§ 取り組む課題
1. 賃上げに関する記事のうち、厚生労働省『令和3年賃金構造統計調査』を引用している段落から、金額をすべて書き出してください。
2. 賃上げに関する記事を、提示されている最後の文の後から書き継いでください。
===== 提供テキスト
大企業各社が「賃上げ」を宣言するなか、「賃上げは行わない」中小企業は7割に達します。その理由のひとつが、価格転嫁への対応。受注側になることの多い中小企業は、原材料高などの高騰分を自腹でなんとかしようとしています。みていきましょう。
平均手取り22万円・50歳のトラックドライバー…激務なのに賃上げも絶望的「もう、やってられない」 (※写真はイメージです/PIXTA)

大企業と中小企業の年収差、180万円…賃上げ対応でさらに拡大も

あらゆるモノ・サービスが値上がりし、生活が苦しくなるばかり。そこで期待される賃上げですが、岸田首相自らがインフレ率を上回る賃上げを要請し、大企業の多くがそれに応えるような報道がされています。

 

一方で焦点になるのが、賃上げの波が中小企業にまで波及するかどうか。城南信用金庫が行ったアンケート調査では、「賃上げ予定なし」が7割を超え、企業規模によって「賃上げムード」には温度感があります。

 

厚生労働省『令和3年賃金構造統計調査』によると、大企業勤務のサラリーマン(平均年齢43.1歳)の平均給与(所定内給与額)は月37.5万円、賞与を含めた年収は643.3万円です。一方中小企業*勤務のサラリーマン(平均年齢45.9歳)だと平均月収30.3万円、年収は454.1万円。1ヵ月に7万円ほど、1年で180万円強の給与差があります。
==========
===== 提供エントリー
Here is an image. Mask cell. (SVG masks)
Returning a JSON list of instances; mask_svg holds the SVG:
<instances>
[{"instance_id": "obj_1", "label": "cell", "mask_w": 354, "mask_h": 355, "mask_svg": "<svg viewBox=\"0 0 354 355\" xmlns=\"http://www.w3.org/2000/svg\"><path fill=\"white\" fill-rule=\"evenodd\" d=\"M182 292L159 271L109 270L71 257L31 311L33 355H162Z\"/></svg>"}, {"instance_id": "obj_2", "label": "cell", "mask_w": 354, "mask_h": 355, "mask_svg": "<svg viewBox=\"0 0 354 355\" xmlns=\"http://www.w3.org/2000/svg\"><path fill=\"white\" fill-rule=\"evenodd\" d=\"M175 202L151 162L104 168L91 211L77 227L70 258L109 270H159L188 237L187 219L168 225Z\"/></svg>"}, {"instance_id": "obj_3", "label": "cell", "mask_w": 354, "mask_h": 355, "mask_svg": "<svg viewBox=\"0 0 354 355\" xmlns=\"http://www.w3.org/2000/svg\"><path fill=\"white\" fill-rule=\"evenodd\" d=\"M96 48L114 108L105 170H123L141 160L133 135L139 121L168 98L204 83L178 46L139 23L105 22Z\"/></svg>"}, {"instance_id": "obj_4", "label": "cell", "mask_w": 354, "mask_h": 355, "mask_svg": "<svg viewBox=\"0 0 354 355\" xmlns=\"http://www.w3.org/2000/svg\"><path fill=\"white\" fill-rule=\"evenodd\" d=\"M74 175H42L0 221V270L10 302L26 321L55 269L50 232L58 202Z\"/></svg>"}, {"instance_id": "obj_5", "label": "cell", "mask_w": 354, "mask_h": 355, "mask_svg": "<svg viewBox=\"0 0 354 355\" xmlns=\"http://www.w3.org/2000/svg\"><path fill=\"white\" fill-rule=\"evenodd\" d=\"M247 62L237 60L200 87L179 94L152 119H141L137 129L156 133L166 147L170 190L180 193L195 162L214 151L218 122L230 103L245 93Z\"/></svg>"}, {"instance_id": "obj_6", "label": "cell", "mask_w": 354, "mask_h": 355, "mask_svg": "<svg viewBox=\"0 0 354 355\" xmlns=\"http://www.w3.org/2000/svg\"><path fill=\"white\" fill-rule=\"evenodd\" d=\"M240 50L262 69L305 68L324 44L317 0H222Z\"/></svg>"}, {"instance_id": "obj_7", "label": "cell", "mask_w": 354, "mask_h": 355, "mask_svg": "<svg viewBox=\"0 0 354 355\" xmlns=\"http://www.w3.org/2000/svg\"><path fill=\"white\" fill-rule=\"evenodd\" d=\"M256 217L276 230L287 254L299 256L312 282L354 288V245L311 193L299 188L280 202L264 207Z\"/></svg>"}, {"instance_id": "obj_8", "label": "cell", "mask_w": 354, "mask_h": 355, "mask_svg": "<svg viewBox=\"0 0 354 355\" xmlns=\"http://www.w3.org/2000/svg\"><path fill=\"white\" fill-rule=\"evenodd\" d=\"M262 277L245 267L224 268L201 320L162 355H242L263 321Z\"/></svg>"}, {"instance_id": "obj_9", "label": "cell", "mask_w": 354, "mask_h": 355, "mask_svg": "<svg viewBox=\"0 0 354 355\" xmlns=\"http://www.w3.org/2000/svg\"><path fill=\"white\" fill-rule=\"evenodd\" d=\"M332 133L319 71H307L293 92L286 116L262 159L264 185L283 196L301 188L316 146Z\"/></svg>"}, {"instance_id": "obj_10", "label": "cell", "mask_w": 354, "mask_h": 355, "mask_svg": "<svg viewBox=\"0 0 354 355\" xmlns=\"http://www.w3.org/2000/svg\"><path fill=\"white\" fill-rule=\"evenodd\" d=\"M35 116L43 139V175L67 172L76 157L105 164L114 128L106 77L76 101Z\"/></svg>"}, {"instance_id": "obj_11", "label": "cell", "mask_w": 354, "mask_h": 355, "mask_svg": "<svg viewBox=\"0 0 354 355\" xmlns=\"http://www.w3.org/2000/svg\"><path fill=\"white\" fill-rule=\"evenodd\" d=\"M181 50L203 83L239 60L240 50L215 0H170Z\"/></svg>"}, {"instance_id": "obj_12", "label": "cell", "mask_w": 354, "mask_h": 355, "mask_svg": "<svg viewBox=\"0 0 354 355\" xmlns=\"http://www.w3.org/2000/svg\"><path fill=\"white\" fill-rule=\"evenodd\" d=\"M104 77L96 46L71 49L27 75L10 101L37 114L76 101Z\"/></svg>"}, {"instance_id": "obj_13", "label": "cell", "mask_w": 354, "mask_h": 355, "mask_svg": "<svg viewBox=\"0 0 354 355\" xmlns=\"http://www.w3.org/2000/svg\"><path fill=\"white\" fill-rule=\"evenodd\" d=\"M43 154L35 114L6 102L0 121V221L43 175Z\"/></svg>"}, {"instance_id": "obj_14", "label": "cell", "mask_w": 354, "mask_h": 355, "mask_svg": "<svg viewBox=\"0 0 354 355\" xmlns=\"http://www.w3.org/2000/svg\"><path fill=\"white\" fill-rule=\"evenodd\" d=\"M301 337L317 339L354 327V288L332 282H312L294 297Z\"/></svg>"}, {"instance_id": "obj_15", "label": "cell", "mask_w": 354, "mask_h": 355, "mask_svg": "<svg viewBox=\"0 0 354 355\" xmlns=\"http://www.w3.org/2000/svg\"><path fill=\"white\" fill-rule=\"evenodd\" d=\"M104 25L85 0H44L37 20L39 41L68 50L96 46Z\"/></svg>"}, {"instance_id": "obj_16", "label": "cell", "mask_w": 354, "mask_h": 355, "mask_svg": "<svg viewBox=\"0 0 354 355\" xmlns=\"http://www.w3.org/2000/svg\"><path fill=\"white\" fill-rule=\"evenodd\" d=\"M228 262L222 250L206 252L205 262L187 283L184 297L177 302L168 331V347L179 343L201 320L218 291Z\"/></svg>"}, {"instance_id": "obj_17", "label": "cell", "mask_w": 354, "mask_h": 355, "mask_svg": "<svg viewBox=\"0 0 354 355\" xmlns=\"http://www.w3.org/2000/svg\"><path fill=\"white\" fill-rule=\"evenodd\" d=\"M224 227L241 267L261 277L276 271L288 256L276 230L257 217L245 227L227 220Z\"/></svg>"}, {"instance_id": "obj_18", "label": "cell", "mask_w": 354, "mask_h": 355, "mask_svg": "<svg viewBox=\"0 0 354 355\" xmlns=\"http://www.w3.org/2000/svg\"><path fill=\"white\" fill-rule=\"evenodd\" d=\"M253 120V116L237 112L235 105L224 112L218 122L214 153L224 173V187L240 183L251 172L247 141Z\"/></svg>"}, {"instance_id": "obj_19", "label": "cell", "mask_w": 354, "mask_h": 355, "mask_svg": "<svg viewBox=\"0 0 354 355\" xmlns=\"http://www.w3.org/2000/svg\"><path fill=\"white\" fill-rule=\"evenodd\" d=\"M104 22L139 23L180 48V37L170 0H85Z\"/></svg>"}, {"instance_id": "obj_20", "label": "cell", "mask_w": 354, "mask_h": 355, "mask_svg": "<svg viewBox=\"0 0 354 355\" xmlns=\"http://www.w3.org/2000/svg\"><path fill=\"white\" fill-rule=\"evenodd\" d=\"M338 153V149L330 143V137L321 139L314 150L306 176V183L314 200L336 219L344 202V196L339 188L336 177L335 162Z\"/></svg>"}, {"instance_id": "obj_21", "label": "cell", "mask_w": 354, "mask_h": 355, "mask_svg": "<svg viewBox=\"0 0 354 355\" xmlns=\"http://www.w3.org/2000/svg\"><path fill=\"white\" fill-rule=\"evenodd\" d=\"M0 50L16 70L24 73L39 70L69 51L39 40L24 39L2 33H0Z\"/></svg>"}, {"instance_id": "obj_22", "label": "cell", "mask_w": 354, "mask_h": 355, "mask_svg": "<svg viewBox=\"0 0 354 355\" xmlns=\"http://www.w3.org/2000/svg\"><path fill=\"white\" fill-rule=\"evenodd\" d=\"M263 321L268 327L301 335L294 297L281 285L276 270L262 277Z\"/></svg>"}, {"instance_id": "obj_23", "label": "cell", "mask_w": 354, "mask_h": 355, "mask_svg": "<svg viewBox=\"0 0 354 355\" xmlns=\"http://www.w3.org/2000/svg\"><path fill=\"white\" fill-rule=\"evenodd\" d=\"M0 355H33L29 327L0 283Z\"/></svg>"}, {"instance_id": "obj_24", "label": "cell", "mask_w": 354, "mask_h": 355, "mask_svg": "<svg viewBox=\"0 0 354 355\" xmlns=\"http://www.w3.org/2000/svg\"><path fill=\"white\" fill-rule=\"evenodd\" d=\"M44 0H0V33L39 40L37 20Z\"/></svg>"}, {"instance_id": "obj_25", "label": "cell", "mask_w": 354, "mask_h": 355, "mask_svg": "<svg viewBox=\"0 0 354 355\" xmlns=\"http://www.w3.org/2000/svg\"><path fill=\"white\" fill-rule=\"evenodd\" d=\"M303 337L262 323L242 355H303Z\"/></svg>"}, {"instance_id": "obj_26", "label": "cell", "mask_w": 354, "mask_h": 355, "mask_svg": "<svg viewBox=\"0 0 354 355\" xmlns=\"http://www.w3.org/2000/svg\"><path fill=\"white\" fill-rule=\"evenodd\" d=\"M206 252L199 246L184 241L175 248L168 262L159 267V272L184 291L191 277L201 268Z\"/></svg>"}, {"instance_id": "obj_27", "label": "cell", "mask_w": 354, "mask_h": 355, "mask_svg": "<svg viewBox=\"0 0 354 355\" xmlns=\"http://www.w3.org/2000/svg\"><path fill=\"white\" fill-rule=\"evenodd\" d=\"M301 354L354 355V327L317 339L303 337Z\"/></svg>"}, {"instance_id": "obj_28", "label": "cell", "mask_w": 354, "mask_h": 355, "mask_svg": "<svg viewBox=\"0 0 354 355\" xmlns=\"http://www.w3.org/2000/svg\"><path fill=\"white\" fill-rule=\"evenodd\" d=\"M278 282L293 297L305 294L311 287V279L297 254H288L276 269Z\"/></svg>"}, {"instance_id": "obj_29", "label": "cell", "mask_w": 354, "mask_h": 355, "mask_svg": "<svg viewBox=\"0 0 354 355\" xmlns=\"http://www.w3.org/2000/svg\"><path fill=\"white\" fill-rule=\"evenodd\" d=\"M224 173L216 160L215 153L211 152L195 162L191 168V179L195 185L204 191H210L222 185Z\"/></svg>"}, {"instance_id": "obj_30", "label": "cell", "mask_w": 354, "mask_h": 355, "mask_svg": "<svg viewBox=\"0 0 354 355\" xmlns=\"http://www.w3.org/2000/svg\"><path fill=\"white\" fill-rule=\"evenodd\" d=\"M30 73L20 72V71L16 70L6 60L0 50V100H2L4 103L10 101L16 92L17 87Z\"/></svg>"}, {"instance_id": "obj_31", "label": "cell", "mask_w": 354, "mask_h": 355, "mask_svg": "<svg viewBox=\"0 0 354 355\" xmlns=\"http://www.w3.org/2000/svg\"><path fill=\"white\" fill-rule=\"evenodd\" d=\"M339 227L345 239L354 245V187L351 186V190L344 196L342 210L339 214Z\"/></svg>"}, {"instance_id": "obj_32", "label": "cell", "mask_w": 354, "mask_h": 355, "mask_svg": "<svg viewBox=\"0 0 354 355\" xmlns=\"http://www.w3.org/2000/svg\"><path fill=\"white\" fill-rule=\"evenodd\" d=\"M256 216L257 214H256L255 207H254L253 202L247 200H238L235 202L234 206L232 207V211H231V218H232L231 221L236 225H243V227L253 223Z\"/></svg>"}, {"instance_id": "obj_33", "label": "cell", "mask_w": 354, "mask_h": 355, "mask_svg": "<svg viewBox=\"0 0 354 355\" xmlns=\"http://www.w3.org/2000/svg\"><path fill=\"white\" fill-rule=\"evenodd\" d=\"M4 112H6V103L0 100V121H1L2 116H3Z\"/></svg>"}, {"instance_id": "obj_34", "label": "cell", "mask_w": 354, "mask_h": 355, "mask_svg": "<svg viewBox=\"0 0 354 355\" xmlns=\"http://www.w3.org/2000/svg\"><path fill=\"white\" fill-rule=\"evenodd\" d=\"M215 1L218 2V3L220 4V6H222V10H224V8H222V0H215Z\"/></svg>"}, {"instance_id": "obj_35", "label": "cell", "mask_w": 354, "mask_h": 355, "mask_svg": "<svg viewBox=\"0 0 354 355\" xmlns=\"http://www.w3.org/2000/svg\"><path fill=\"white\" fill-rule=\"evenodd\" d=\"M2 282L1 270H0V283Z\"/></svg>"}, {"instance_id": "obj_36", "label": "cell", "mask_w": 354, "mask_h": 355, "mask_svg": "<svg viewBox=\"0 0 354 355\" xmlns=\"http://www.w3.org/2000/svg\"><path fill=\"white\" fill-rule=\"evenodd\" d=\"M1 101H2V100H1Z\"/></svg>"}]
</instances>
==========
§ 各項目の解答
1.
- 月37.5万円(大企業勤務のサラリーマンの平均給与)
- 643.3万円(大企業勤務のサラリーマンの年収)
- 30.3万円(中小企業勤務のサラリーマンの平均月収)
- 454.1万円(中小企業勤務のサラリーマンの年収)
- 7万円ほど(1ヵ月の給与差)
- 180万円強(1年の給与差)

2.
 

*大企業:従業員1,000人以上事業所、中小企業:従業員10~99人の事業所

 

年齢ごとにみていくと、20代前半では、月収で1.4万円、年収で51.9万円だった給与差は、20代後半で年収100万円以上の差となり、40代前半では年収で200万円弱に。50代前半では300万円弱にまで拡大します。

 

【日本のサラリーマン「大企業と中小企業」の給与差】

20~24歳:22.3万円(356.1万円)/20.9万円(304.2万円)

25~29歳:27.0万円(468.7万円)/24.1万円(359.1万円)

30~34歳:31.7万円(557.3万円)/26.9万円(412.2 万円)

35~39歳:36.4万円(642.1万円)/29.7万円(453.6万円)

40~44歳:39.9万円(694.6万円)/32.2万円(495.3万円)

45~49歳:42.9万円(740.7万円)/33.8万円(514.1万円)

50~54歳:47.8万円(819.5万円)/34.8万円(521.7万円)

55~59歳:47.6万円(808.8万円)/34.6万円(513.5万円)

 

出所:厚生労働省『令和3年賃金構造統計調査』より

※数値左より、大企業の月所定内給与額(年収)/中小企業の月所定内給与額(年収)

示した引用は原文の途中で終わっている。